If the French police departments’ records had been computerized in the early 1970s, they might have caught on to Emile much sooner. As a child, he witnessed a strangulation using his own knit scarf. As an adult, he commits similar murders with identical scarves. Each woman he kills is a depressed and lonely, so he truly believes he is doing them a favor, as he explains to Inspector Simon Dangret, each time he calls him. He might be right, because everyone is basically lonely and neurotic in Paul Vecchiali’s freshly restored The Strangler, which opens today at Anthology Film Archives.
Obviously, what young Emile witnessed had a traumatic impact on his emotional development, but Vecchiali implies he was a slightly weird kid even before. He is keenly observant, singling out potential victims who are on the brink of suicide anyway, so Emile just relieves them of the burden of such a heavy responsibility. After a bad breakup, Anna Carre assumes she could be next, so she approaches Dangret, suggesting herself as bait.
Dangret is a police inspector masquerading as a journalist, who takes to the airwaves, offering to give the killer a fair hearing. Soon, Emile starts calling Dangret and even agrees to meetings with the presumed journalist, under conditions he tightly controls. Meanwhile, Carre will not take no for an answer, so Dangret agrees to an unlikely sexual relationship instead.
It is easy to see how the under-screened Strangler might have influenced a whole lot of more famous serial killer movies. The press materials refer to it as a French “Giallo,” which might be overstating matters, but it is easy to believe it could have been a source of inspiration, particularly in the way all three main characters eventually develop relationships with each other, which are symbiotic and voyeuristic.

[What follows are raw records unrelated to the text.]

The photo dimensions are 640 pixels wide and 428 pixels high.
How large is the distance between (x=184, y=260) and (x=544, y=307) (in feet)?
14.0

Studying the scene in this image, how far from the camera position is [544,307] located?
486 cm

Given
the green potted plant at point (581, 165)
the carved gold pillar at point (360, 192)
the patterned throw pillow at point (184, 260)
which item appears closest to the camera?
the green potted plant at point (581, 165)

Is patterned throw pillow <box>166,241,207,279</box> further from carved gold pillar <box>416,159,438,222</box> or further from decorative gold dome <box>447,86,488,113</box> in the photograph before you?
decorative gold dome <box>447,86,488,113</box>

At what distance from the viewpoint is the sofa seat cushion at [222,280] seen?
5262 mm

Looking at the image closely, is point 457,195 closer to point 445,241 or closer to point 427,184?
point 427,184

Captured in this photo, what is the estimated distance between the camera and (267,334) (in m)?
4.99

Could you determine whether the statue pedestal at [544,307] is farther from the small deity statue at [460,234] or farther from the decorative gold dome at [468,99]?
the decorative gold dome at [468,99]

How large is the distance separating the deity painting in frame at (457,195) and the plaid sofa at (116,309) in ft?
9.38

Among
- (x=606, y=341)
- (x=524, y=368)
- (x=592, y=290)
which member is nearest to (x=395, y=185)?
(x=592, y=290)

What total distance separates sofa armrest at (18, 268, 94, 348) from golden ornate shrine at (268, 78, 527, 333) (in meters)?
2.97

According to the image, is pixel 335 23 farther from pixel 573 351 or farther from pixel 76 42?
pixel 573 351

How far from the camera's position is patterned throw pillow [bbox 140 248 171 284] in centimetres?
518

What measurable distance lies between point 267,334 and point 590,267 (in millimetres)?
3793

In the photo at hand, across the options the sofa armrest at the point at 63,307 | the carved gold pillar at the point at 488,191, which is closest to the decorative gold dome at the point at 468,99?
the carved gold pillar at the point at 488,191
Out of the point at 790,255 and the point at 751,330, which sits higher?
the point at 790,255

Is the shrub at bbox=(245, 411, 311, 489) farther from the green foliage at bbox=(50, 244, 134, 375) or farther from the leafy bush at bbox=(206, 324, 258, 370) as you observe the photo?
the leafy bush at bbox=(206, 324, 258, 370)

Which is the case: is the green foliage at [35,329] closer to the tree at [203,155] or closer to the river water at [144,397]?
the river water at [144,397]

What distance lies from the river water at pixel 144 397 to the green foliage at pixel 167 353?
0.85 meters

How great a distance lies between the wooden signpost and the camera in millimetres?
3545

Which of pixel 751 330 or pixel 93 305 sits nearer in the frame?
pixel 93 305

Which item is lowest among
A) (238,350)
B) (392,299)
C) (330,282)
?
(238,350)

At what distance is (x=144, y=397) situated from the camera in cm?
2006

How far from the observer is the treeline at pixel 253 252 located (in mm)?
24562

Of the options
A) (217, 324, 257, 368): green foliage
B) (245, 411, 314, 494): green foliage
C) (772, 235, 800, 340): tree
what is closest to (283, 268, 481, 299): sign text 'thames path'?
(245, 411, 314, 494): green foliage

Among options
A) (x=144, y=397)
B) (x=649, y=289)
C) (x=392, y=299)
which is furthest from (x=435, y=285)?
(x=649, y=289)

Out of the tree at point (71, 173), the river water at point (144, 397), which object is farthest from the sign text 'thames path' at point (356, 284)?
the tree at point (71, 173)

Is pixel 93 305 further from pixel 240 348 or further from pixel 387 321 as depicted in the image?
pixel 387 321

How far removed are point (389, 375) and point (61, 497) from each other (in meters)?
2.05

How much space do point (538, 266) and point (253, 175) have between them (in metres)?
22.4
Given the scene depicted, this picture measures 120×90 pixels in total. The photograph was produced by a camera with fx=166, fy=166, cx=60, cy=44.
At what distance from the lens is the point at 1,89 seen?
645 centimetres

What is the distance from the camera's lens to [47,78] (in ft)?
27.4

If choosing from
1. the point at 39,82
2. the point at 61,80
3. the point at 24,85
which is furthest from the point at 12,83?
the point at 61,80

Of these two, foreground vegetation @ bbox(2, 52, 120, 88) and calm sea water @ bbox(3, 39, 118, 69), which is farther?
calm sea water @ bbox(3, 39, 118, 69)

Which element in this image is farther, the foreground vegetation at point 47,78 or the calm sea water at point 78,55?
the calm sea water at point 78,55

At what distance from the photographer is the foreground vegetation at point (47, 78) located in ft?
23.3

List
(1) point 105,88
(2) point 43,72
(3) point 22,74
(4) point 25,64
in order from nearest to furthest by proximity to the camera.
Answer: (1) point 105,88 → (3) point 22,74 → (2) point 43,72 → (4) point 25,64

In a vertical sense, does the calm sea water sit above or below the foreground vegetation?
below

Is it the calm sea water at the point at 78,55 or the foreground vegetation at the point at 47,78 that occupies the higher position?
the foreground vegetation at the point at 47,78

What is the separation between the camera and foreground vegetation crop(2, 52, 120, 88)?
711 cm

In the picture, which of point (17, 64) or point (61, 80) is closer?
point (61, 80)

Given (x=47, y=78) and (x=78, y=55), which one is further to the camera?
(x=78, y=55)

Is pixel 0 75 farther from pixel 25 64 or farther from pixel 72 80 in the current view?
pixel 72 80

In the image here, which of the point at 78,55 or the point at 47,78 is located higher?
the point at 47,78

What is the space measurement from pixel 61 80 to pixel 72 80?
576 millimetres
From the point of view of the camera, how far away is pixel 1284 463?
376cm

Some critics also claim it as under-heralded classic of “queer cinema” as well. If they want to read that into Emile’s anti-social homicidal behavior, that’s their right, but why would they even want to? Regardless, you can watch The Strangler without feeling Vecchiali is beating them over the head with ‘isms and identity politics.
Clearly, this is not a whodunit, but the central trio’s weird kabuki dance of death makes for a compelling psychological thriller. Craggy Julien Guiomar definitely has a hardboiled Lino Ventura thing going on as Dangret, which is very cool. Jacques Perrin is twitchy and sad as Emile, constantly reminding viewers how broken he is. Eva Simonet (Jacques Perrin’s sister, a thesp-turned-publicist) is flaky, but also dangerous portraying Carre, very much in the tradition of a Godard femme fatale.
The Strangler would make a great (albeit somewhat disturbing) double feature with Hitchcock’s Frenzy (probably his final true masterpiece). That is definitely high praise, but this is a distinctive work of cinema. You can see pieces of its DNA in subsequent films, yet it is still very much its own thing. Highly recommended for fans of Euro thrillers, The Strangler opens today (11/15) in New York, at Anthology Film Archives.